Plaintiffs present five issues for review in this court: (1) whether the district court erred in excluding the time of certain Woodley & McGillvary attorneys as dupli-cative; (2) whether the district court erred in reducing the number of hours billed by Louis H. Watson attorneys because it was not the lead firm; (3) whether the district court erred in excluding all hours associated with preparing for the second trial; (4) whether the district court erred in downwardly departing due to the “results obtained” by counsel; and (5) whether the district court erred in denying reimbursement of certain costs.

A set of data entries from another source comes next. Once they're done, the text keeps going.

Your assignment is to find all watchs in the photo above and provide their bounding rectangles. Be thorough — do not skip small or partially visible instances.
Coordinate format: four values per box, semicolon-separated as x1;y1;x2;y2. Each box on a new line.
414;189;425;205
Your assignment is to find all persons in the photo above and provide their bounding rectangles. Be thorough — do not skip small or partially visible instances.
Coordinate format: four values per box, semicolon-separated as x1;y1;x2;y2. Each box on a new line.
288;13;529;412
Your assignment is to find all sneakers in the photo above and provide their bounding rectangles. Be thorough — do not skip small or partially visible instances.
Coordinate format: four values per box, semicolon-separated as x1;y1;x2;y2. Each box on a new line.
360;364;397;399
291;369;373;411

1. Woodley & McGillvary Duplicative Exclusion

The bulk of the work done in this litigation was done by Molly Elkin and Ellen Eardley of Woodley & McGillvary— combined, they billed for over 2700 hours. In addition to Elkin’s and Eardley’s hours, counsel billed for eight other Woodley & McGillvary attorneys whose fees amounted to over $288,000. “If more than one attorney is involved, the possibility of duplication of effort along with the proper utilization of time should be scrutinized.” Johnson, 488 F.2d at 717. Here, the district court did just that. For example, the district court excluded most of the hours billed by Megan Mechak because she only entered an appearance after the mistrial was declared and

focused primarily on preparation for the second trial which never occurred. Her time sheets cite “Review and analyze trial transcript” as well as work on multiple motions in limine. Between October 2008 and March 2009, Attorney Mechak expended, she says, approximately 43.3 hours working on the fee petition. The court allows the time spent by Attorney Mechak for work on the fee petition and excludes all other hours expended by her as duplicative and/or excessive.

Alexander v. City of Jackson, Miss., No.